(Beginning of SUPPLIED TEXT)
Currently, CASA includes a total of 2,159 human samples from 58 independent datasets, covering 15 body sites, 11 microbes and 15 countries/regions (Figure). Of these samples, the most (64.47%, 1392/2159) were generated from tissue, and the second (28.35%, 612/2159) was from the cell line. The top three body sites are the blood, lung and colon, and the top three countries are the USA (56.14%, 1212/2159), France (19.92%, 430/2159) and Spain (4.72%, 102/2159). Samples from tissues, organoids or cell lines under different conditions were collected, including disease severity (mild, moderate or severe COVID-19), infection time and therapy. This related phenotype/clinical information helps us infer the condition-specific splicing patterns, as well as their potential regulators.

The pie chart shows sample sizes and sample types of 13 body sites (Figure A). The histograms show the sample sizes and percent of five AS events in each tissue (Figure B), organoid (Figure C) and cell line (Figure D), respectively.
(End of SUPPLIED TEXT)
(Beginning of DATA SEGMENT)
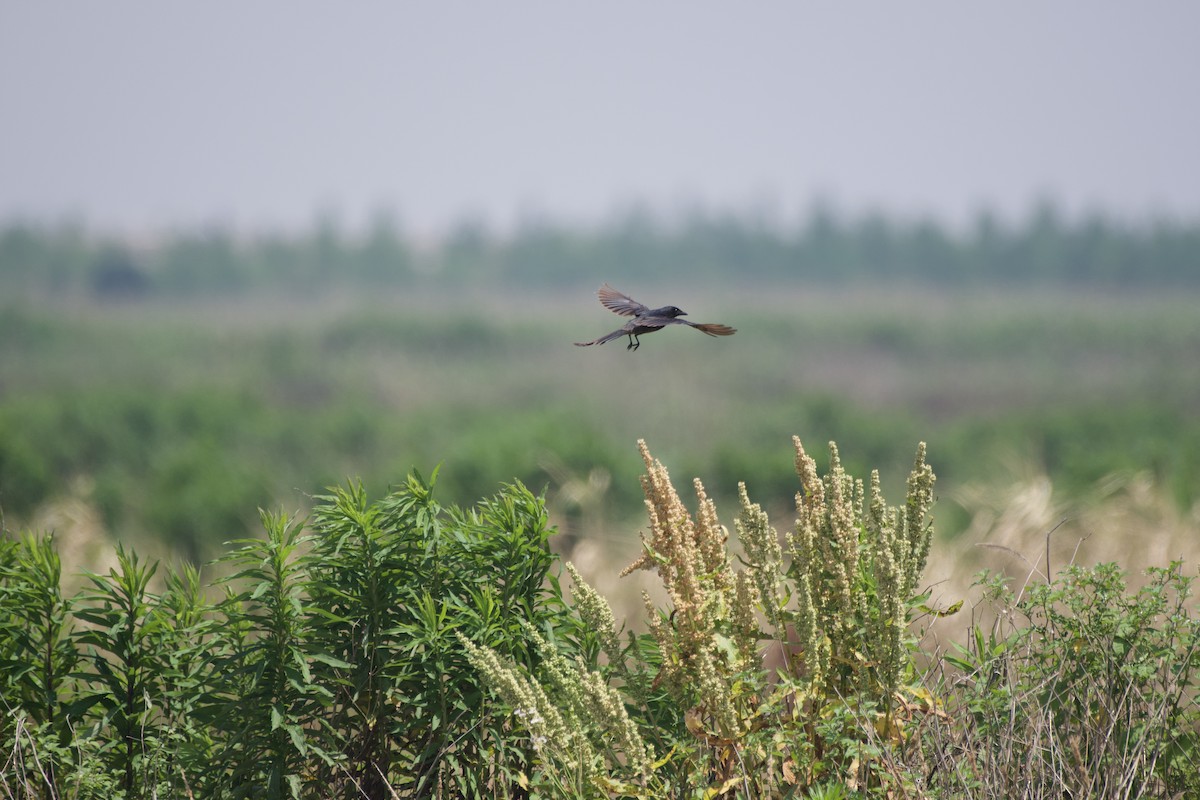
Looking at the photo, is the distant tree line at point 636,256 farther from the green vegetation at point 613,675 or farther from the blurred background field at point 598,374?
the green vegetation at point 613,675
(End of DATA SEGMENT)
• **ACTIONS TO TAKE**
A - Retype the CASA passage, starting with "The pie chart" and going on through "(Figure D), respectively.".
B - Carry on the CASA passage from the point where it stops, placed before the data.

• **RESULTS BY TASK**
A -
The pie chart shows sample sizes and sample types of 13 body sites (Figure A). The histograms show the sample sizes and percent of five AS events in each tissue (Figure B), organoid (Figure C) and cell line (Figure D), respectively.

B -
Currently five toolkits were embedded in CASA, including GO/KEGG enrichment analysis, RBP prediction, map of AS events, drug discovery and submission. The tutorial of those toolkits as follows: 6.1 GO/KEGG Enrichment Analysis The GO/KEGG enrichment analysis is a helpful application to discover and identify the biological function of genes with significantly differential alternative splicing events in the specific physiological and pathological condition. Once a special dataset the user chooses, the results are displayed as bar plot and the bar plot can be freely download and saved as a PDF file with high resolution. As GO enrichment analysis an example, the query page and the result page are shown below.

6.2 RBP Prediction RNA-binding proteins (RBPs) play a critical role in the regulation of alternative splicing (AS). Given a set of differentially regulated alternative exons in a special dataset, we apply the rMAPS web server (http://rmaps.cecsresearch.org/) with default parameters to perform motif analyses of RBPs in the vicinity of alternatively spliced exons and plots of RNA maps that depict the spatial patterns of RBP motifs. All results of RBP prediction for alternative splicing events in CASA were curated for users retrieval.

6.3 Map of AS events The tool is used to query and browse the region on chromosome of differentially regulated alternative exons in a special dataset. Once the user chooses a special dataset, the distribution of AS events on chromosomes was shown in Figure B. Importantly, the details of all AS events in the special dataset also were shown as a tabular form and every AS event was visualized in Figure C.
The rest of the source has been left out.